Panelists discussed recent measures in Europe to ease the pressure of sky-high collateral requirements on energy market participants, as well as proposals to amend derivatives clearing rules for energy markets put forward by the European Commission

“If you look at the energy crisis, we have seen uncharted price increases by up to 10 times in some areas, which has resulted in corresponding volatility,” said Klaus Löber, chair of the European Securities and Markets Authority’s CCP Supervisory Committee. “What we are witnessing is a trend from exchange-traded to OTC, and in some instances the non-financial sector stopping their hedging activities. These trends have clear issues with transparency and the stability of prices offered to consumers, and we have been reflecting hard in Europe on how to respond.”

Löber said ESMA has been working to expand the pool of eligible collateral available to “non-financial counterparties” struggling to find enough cash to meet margin calls, to include uncollateralized bank guarantees and public sector guarantees.

“ESMA has also proposed to look at enhancements for circuit breakers, but there is now a much wider range of issues being floated in a paper presented by the European Commission,” he said. “Let me be clear, these are currently still at a discussion level. I very much hope and expect that some of the measures in there will be subject to a thorough discussion as to their potential implications.”

The European Commission’s discussion paper presented on 8 November to EU member state officials suggests changes to the EU’s clearing rules to “separate the risks of commodity markets from other financial risks”, among other objectives. Proposals include segregating the margin of energy firms, separating clearinghouse default funds for energy products, and restricting energy firms from acting as direct members of clearinghouses.

“On the issue of default funds, that's something which clearly may merit some reflection,” Löber said. “This is not novel and some CCPs actually operate under such models, but that is something as part of the discussion that is probably worth taking a look.”

Price caps

Other proposals under discussion on the panel included the EU’s proposed cap on gas prices, which Kevin McClear, president, ICE Clear US, described as being one of the most concerning discussions taking place in Europe.

“We can understand the concern to try and protect consumers from high energy prices coming out of the Russian war in Ukraine, but fundamentally price caps do not work for the exchange model or the cleared model,” he said.

“Our markets depend on the natural balance between supply and demand.

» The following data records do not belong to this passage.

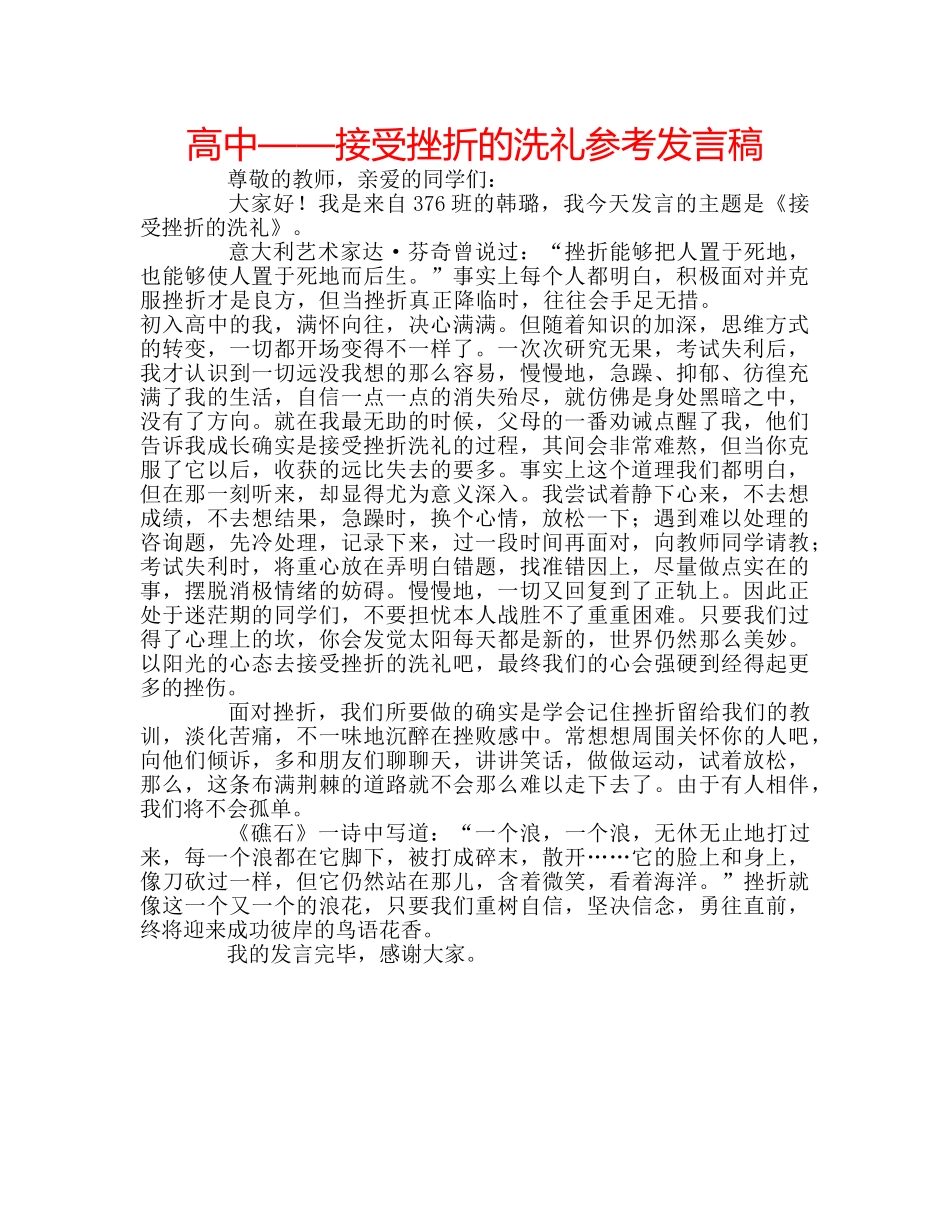 高中——接受挫折的洗礼参考发言稿

尊敬的教师，亲爱的同学们：

大家好！我是来自376班的韩璐，我今天发言的主题是《接受挫折的洗礼》。

意大利艺术家达·芬奇曾说过：“挫折能够把人置于死地，也能够使人置于死地而后生。”事实上每个人都明白，积极面对并克服挫折才是良方，但当挫折真正降临时，往往会手足无措。

初入高中的我，满怀向往，决心满满。但随着知识的加深，思维方式的转变，一切都开场变得不一样了。一次次研究无果，考试失利后，我才认识到一切远没我想的那么容易，慢慢地，急躁、抑郁、彷徨充满了我的生活，自信一点一点的消失殆尽，就仿佛是身处黑暗之中，没有了方向。就在我最无助的时候，父母的一番劝诫点醒了我，他们告诉我成长确实是接受挫折洗礼的过程，其间会非常难熬，但当你克服了它以后，收获的远比失去的要多。事实上这个道理我们都明白，但在那一刻听来，却显得尤为意义深入。我尝试着静下心来，不去想成绩，不去想结果，急躁时，换个心情，放松一下；遇到难以处理的咨询题，先冷处理，记录下来，过一段时间再面对，向教师同学请教；考试失利时，将重心放在弄明白错题，找准错因上，尽量做点实在的事，摆脱消极情绪的妨碍。慢慢地，一切又回复到了正轨上。因此正处于迷茫期的同学们，不要担忧本人战胜不了重重困难。只要我们过得了心理上的坎，你会发觉太阳每天都是新的，世界仍然那么美妙。以阳光的心态去接受挫折的洗礼吧，最终我们的心会强硬到经得起更多的挫伤。

面对挫折，我们所要做的确实是学会记住挫折留给我们的教训，淡化苦痛，不一味地沉醉在挫败感中。常想想周围关怀你的人吧，向他们倾诉，多和朋友们聊聊天，讲讲笑话，做做运动，试着放松，那么，这条布满荆棘的道路就不会那么难以走下去了。由于有人相伴，我们将不会孤单。

《礁石》一诗中写道：“一个浪，一个浪，无休无止地打过来，每一个浪都在它脚下，被打成碎末，散开……它的脸上和身上，像刀砍过一样，但它仍然站在那儿，含着微笑，看着海洋。”挫折就像这一个又一个的浪花，只要我们重树自信，坚决信念，勇往直前，终将迎来成功彼岸的鸟语花香。

我的发言完毕，感谢大家。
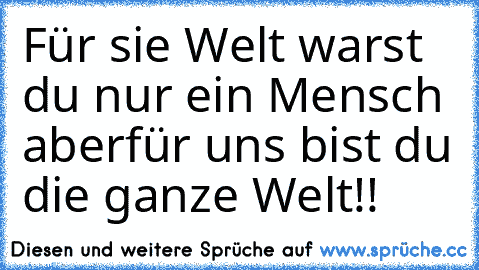 Für sie Welt warst du nur ein Mensch aberfür uns bist du die ganze Welt!!

Diesen und weitere Sprüche auf www.sprüche.cc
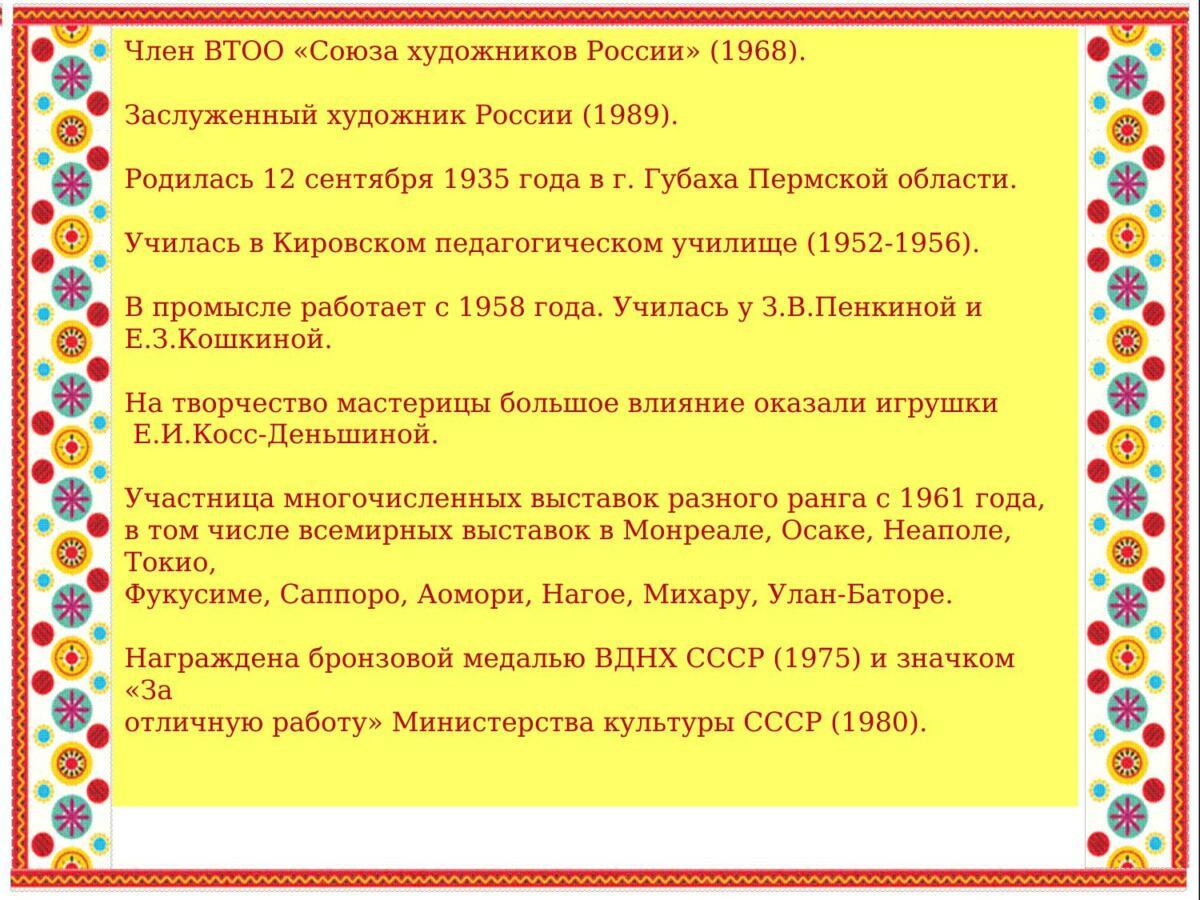 Член ВТОО «Союза художников России» (1968).

Заслуженный художник России (1989).

Родилась 12 сентября 1935 года в г. Губаха Пермской области.

Училась в Кировском педагогическом училище (1952-1956).

В промысле работает с 1958 года. Училась у З.В.Пенкиной и Е.З.Кошкиной.

На творчество мастерицы большое влияние оказали игрушки Е.И.Косс-Деньшиной.

Участница многочисленных выставок разного ранга с 1961 года, в том числе всемирных выставок в Монреале, Осаке, Неаполе, Токио, Фукусиме, Саппоро, Аомори, Нагое, Михару, Улан-Баторе.

Награждена бронзовой медалью ВДНХ СССР (1975) и значком «За отличную работу» Министерства культуры СССР (1980).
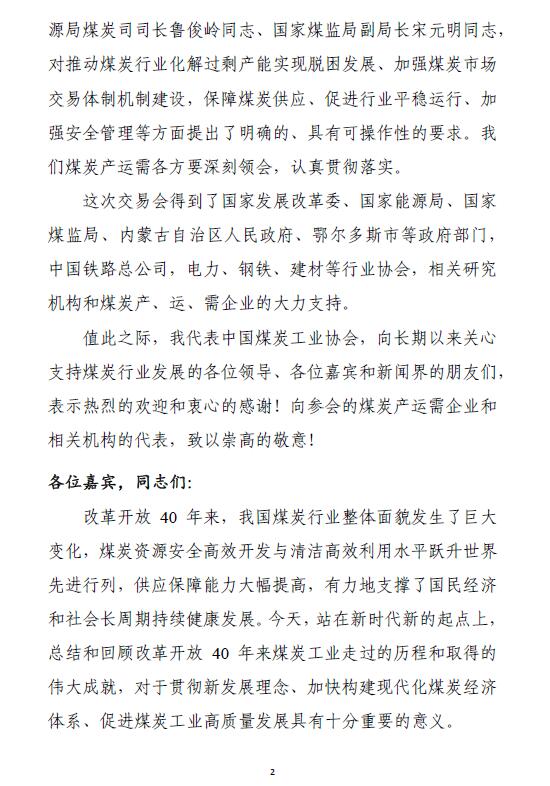 源局煤炭司司长鲁俊岭同志、国家煤监局副局长宋元明同志，对推动煤炭行业化解过剩产能实现脱困发展、加强煤炭市场交易体制机制建设，保障煤炭供应、促进行业平稳运行、加强安全管理等方面提出了明确的、具有可操作性的要求。我们煤炭产运需各方要深刻领会，认真贯彻落实。

这次交易会得到了国家发展改革委、国家能源局、国家煤监局、内蒙古自治区人民政府、鄂尔多斯市等政府部门，中国铁路总公司，电力、钢铁、建材等行业协会，相关研究机构和煤炭产、运、需企业的大力支持。

值此之际，我代表中国煤炭工业协会，向长期以来关心支持煤炭行业发展的各位领导、各位嘉宾和新闻界的朋友们，表示热烈的欢迎和衷心的感谢！向参会的煤炭产运需企业和相关机构的代表，致以崇高的敬意！

各位嘉宾，同志们：

改革开放 40 年来，我国煤炭行业整体面貌发生了巨大变化，煤炭资源安全高效开发与清洁高效利用水平跃升世界先进行列，供应保障能力大幅提高，有力地支撑了国民经济和社会长周期持续健康发展。今天，站在新时代新的起点上，总结和回顾改革开放 40 年来煤炭工业走过的历程和取得的伟大成就，对于贯彻新发展理念、加快构建现代化煤炭经济体系、促进煤炭工业高质量发展具有十分重要的意义。

2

When you impose artificial price limits, you disrupt that basic economic function, and it puts a clearinghouse in an untenable position. How do you mark your market to the market if you have artificial price limits? How do you manage your margin models? How do you determine the prices that go into your dynamic margin models? And then what about in the event of a default? How do you manage a default?” he said.

“There are a lot of issues coming out of the discussion around price caps and we have been discussing with policymakers the damage that price caps can do to a market economy.”

Suzanne Sprague, senior managing director, global head of clearing and post-trade services, at CME Group agreed with McClear on the issue of price caps, which could potentially see a shift of trading activity from exchanges to the more opaque OTC market.

“The purpose of central clearing and central limit order books is price discovery. If you start interfering and putting controls in place with that process, you disrupt the incentives that should be in place for essentially cleared markets,” Sprague said.